Schematic of the task for eliciting response anticipation and response conflict. In each trial, a 250 ms cue period was followed by an imperative 250 ms target stimulus (the center arrow in a row of 5 arrows), with a 2250 ms cue–target interval and a 2000 ms response window. The intertrial interval was jittered between 3000 and 3500 ms with an average duration of 3250 ms. There were two cue conditions: uncued trials and cued trials, including relax and ready cues. There were two target conditions: targets with congruent or incongruent flankers. The participants' task was to indicate the direction of the target.

Figure 2.

A, B, Behavioral results corresponding to cue and target conditions during ERP recording and fMRI scanning for RT (A) and accuracy (B). For responses to cued versus uncued targets, RTs were shorter during both ERP and fMRI testing, and accuracy was greater during fMRI testing. In addition, RTs were longer and accuracy was reduced for responses to incongruent versus congruent targets. There was no significant interaction between cue and target conditions.
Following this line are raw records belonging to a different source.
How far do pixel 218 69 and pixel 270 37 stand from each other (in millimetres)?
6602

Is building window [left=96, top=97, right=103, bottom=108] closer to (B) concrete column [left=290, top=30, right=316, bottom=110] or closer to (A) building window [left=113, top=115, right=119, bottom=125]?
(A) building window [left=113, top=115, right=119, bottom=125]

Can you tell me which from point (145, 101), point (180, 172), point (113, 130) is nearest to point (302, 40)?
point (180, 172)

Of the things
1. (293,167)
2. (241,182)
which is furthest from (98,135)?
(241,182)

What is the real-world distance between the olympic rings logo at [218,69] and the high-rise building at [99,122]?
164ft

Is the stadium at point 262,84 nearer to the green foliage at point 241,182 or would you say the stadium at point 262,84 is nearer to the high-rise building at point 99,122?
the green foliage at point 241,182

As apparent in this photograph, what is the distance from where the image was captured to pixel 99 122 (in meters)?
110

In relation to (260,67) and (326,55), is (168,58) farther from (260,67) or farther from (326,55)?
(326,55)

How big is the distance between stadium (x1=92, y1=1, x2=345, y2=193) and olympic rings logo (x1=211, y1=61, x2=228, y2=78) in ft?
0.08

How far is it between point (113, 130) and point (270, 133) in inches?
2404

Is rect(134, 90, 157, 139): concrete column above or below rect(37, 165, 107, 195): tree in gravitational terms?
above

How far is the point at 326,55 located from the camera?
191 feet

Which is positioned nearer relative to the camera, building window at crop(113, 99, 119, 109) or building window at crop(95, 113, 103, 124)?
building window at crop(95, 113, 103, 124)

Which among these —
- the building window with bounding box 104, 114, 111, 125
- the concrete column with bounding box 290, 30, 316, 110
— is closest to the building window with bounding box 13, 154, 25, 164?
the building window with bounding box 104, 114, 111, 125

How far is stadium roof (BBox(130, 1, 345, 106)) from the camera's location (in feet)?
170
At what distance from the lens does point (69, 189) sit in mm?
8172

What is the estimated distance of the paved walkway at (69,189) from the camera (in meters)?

Error bars represent ±1 SEM.

Figure 3.

A, ERP waveforms as a function of cue type. The ERP amplitude was greater in the ready cue than in the relax cue condition at ∼700 ms after the cue onset. B, Scalp topography of the voltage difference of ready cue minus relax cue at 699 ms. The time point corresponds to the vertical line in A. E6 indicates the location of the electrode with the maximum CNV amplitude.

Figure 4.

Brain activation associated with response anticipation shown on the surface (A) and cross views (B). The superior frontal gyrus (SFG), pre-SMA extending to ACC, middle frontal gyrus (MFG), superior parietal lobule (SPL) of the dorsal parietal cortex along the intraparietal sulcus (IPs), superior occipital gyrus (SOG), and right caudate nucleus and putamen showed greater activation in the ready versus relax cue comparison. For a full list of activated regions, see Table 1.

Figure 5.

Power change difference diagrams for the ready minus relax cue contrast as a function of time–frequency and the dipoles of ERP data. The center panel shows the dipole locations. The small balls and bars represent the locations and orientations of the dipoles, respectively. The right superior frontal gyrus showed greater gamma (>30 Hz) power maintained over the cue–target interval, whereas the right superior occipital gyrus showed power decrease in theta (4–8 Hz), alpha (8–12 Hz), and beta (12–30 Hz) bands. The cue onset is at 0 ms, and the target onset is at 2500 ms.

Figure 6.

Scattergram showing the relationship between mean CNV amplitudes and mean RTs in the ready cue condition across participants.

Figure 7.

Brain activation associated with response conflict (incongruent vs congruent) shown on the surface (A) and cross views (B). MFG, Middle frontal gyrus; SPL, superior parietal lobule.

Figure 8.

ACC activation under different cue and target conditions. Greater activation was observed during the response to uncued versus cued targets, and to targets with incongruent versus congruent flankers. However, the conflict effects did not differ between these two cue conditions. Error bars represent ±1 SEM for each condition.

Figure 9.

A, B, Regions showing consistent activation in response anticipation and response conflict processes shown on the surface (A) and cross views (B). MFG, Middle frontal gyrus; SPL, superior parietal lobule.